では、冒頭の男性の妻が受けたアレルギー検査の「遅延型」とは一体なにか?
「“遅延型”という食物アレルギーはありません」
小児アレルギー領域を専門とする国立病院機構相模原病院臨床研究センターの佐藤さくら医師は、こう否定する。
通常、食物アレルギーは、即時型も非即時型も採血でIgE抗体の値を測定する特異的IgE抗体検査(以下、IgE抗体検査)で調べる。
だが、「遅延型食物アレルギー検査」はIgG抗体の値を調べる。前者は健康保険適用だが、IgG抗体は非適用の自由診療で、200項目近い内容で5万円前後の価格設定が多い。
IgG抗体は、食べ物の摂取量に比例しているので、よく食べる食品は数値が高くなる。つまり、食物アレルギーのない人にも存在し、全く症状がなくても高確率で陽性になってしまう。
「IgG抗体検査で原因食品は診断できず、この結果で食べ物を除去すると食物アレルギーの原因ではない食べ物まで除去することとなり、健康被害を招く恐れがあります」(佐藤医師)

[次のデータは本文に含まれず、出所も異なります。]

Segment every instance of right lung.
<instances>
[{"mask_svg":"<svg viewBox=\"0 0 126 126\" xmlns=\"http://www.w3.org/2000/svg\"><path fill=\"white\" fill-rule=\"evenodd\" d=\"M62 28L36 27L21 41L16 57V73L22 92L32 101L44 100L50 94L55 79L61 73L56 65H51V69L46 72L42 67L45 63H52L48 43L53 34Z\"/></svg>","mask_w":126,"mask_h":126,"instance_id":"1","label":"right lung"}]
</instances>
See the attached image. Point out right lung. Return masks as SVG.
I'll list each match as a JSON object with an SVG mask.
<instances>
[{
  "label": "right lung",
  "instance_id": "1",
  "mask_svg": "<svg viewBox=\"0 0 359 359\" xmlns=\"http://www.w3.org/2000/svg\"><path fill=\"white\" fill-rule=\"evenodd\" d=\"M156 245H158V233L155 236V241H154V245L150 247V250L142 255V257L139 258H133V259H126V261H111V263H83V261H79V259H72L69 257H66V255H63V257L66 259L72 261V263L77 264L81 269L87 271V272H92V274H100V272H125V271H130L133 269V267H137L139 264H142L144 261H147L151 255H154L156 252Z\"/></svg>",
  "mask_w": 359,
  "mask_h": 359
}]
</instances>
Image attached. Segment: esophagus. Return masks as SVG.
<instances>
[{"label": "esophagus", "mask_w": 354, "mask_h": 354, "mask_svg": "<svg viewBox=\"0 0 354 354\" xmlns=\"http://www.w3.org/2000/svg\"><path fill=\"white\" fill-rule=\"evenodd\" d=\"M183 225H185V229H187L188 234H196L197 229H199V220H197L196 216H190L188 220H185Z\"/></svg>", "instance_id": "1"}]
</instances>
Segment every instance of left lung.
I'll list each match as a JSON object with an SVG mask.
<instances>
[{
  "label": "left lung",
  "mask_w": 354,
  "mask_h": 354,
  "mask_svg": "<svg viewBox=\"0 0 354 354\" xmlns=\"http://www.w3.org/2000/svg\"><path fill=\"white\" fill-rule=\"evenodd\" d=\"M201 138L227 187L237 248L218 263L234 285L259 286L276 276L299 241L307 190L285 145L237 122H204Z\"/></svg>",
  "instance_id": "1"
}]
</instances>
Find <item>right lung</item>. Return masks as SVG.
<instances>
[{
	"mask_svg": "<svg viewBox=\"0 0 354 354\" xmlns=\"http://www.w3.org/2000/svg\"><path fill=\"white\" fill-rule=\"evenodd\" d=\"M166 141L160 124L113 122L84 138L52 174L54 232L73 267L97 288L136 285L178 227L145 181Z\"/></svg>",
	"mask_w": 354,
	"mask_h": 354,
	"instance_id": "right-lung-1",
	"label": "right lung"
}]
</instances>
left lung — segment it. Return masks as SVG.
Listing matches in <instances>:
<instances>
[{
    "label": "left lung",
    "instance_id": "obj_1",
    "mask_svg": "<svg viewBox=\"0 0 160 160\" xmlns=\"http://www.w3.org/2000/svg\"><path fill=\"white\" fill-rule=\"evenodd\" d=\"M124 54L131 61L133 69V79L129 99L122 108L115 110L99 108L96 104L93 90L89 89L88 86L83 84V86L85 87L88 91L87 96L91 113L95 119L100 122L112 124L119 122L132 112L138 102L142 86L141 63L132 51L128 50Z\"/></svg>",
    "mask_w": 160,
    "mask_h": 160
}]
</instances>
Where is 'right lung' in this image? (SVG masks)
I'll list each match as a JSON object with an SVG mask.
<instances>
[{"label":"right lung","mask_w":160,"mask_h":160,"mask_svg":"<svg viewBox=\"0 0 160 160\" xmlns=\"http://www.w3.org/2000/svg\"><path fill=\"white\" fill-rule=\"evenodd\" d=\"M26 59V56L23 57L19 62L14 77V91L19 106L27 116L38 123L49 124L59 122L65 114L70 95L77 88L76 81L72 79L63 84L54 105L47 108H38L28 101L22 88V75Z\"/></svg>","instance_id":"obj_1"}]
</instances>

グルテンに異常な免疫反応が生じるセリアック病や、IgE抗体検査や食物経口負荷試験で確認された小麦アレルギーなど、グルテンフリーが必要な人もいる。だが、例えば、セリアック病は北欧系に見られる遺伝性の病気だ。日本の患者数は諸説あるものの、人口の0.05%程度に過ぎない。
■IgE抗体検査が指標
昭和大学医学部教授の今井孝成医師もこう指摘する。
「IgG抗体検査の結果や自己判断でグルテンフリーを行うのは、成人が嗜好でやるならかまいませんが、広めるのは賛成しかねます。成長期の子どもにやらせるのはもってのほかです」
ネットで遅延型食物アレルギーを検索すると、この検査を行う医療機関が多数ヒットする。「食べて数時間~数日経ってから症状が表れる」「気づきにくい」「さまざまな不調の原因」といった説明が並ぶ。子どもの発達障害や不妊に関わるかもしれないという医療機関まである。